I bought this two days ago, and will be taking it to the range in the morning. It's a SP-101, in .357 Magnum. I liked the bobbed hammer.








This one seems built like a tank.


----------



## Jester560 (Jun 22, 2020)

That's a great gun! My wife carried one for a couple years before switching to a P365. It's a handful with full house .357s.


----------



## berettatoter (Sep 1, 2011)

Jester560 said:


> That's a great gun! My wife carried one for a couple years before switching to a P365. It's a handful with full house .357s.


Yeah, it is. I ran two cylinders of a 158 grain .357 through it. The gun handled it fine, but my cold hands were stinging. The .38 Special loads, even the +P's, were easy. I thought about putting some different grips on it...maybe in time. 
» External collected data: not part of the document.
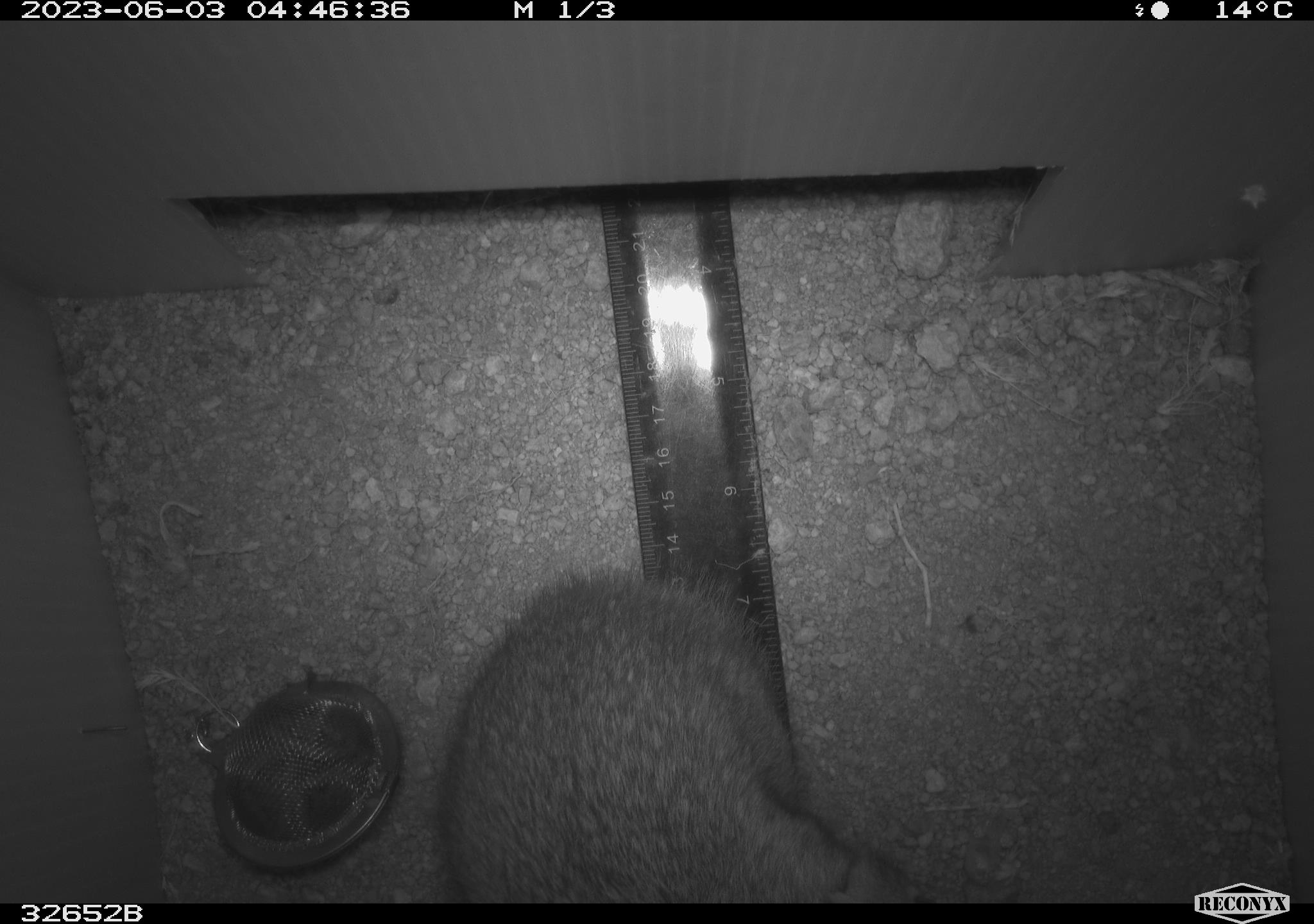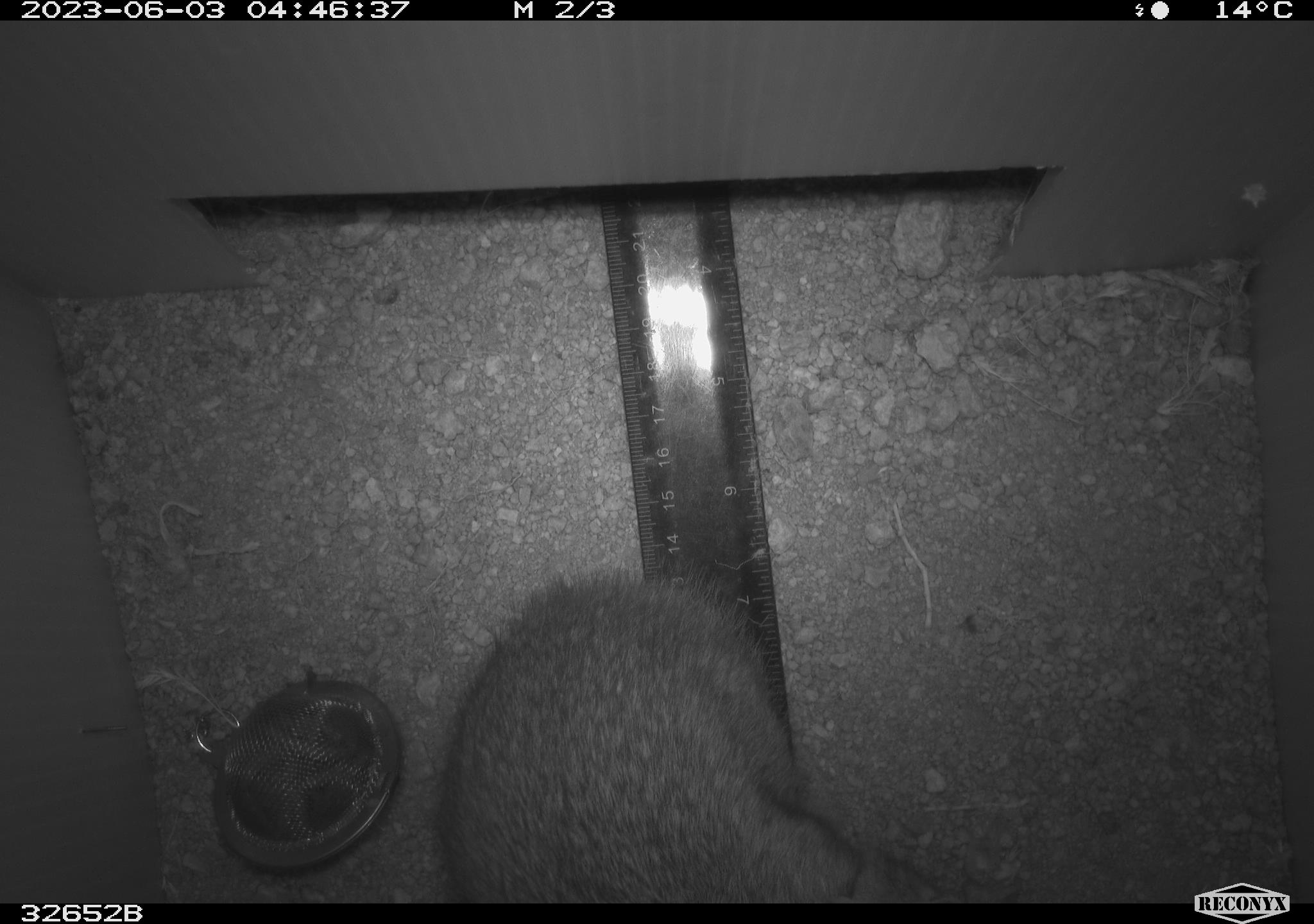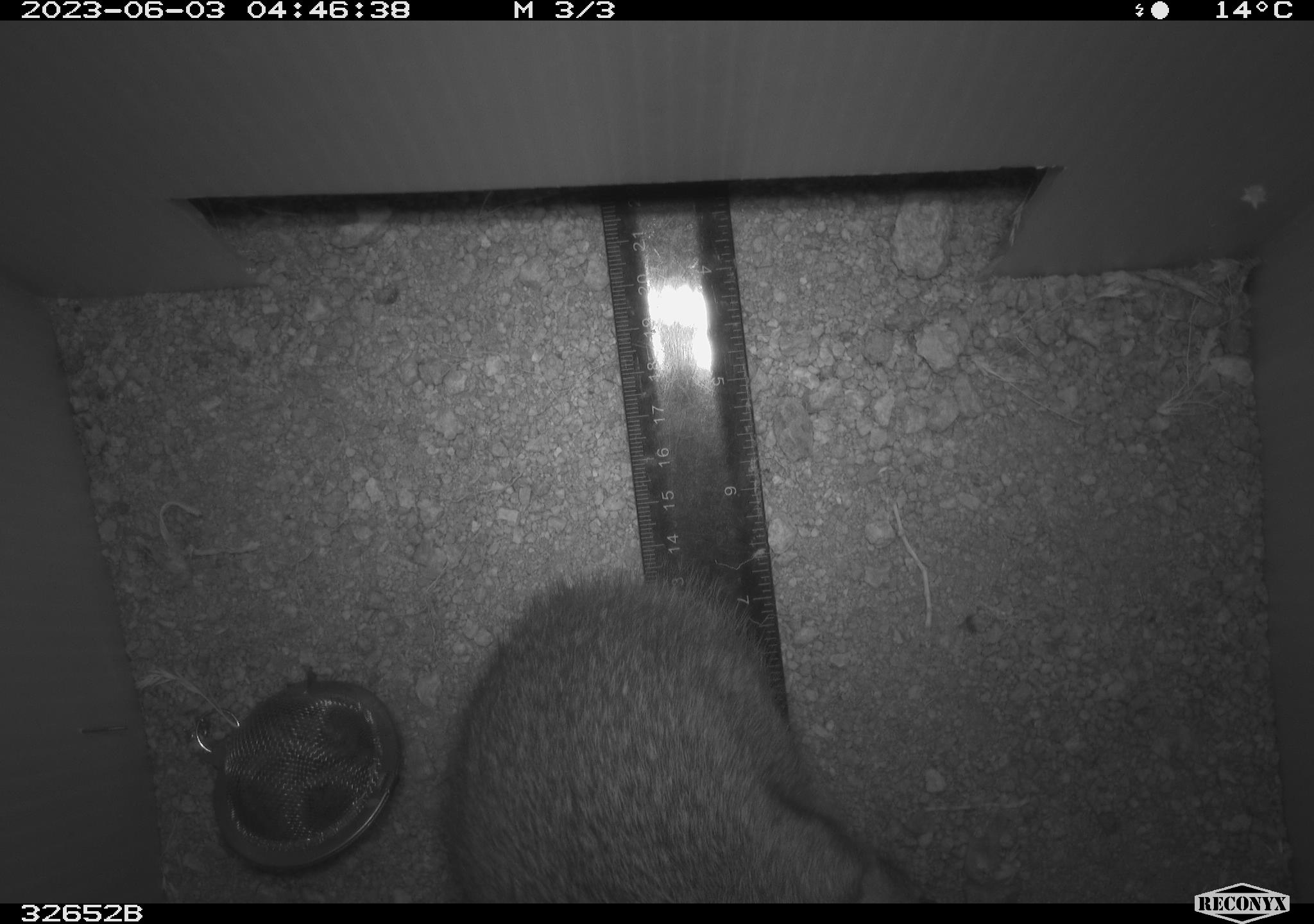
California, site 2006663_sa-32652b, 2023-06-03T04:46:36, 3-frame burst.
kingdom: Animalia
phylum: Chordata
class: Mammalia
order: Lagomorpha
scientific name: Lagomorpha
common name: hares, rabbits, and pikas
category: lagomorpha order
This really is a beautiful shooting revolver. Ruger has certainly over-built it. It shot perfectly for me.


----------



## bigtex10mm (Apr 1, 2021)

My wife has an SP-101 that she loves and carries. I have its big brother, the GP-100. Both are in .357mag and both are factory double action only.









Here is how she carries hers.









Here is how I carry mine.


----------



## berettatoter (Sep 1, 2011)

Bigtex10mm, how does your wife like the Hogue grips on that SP-101?


----------



## bigtex10mm (Apr 1, 2021)

She's the one who picked them out. There was another SP-101 at the LGS we purchased them from and when she held the gun the smile on her face told me that she wanted them on her gun. With her smallish hands the grips help her maintain control when she shoots the magnum loads.


----------



## Old Wheel Gunner (Sep 1, 2018)

I like packing my Ruger GP100 Match Champion 4.2" 357 Magnum,


----------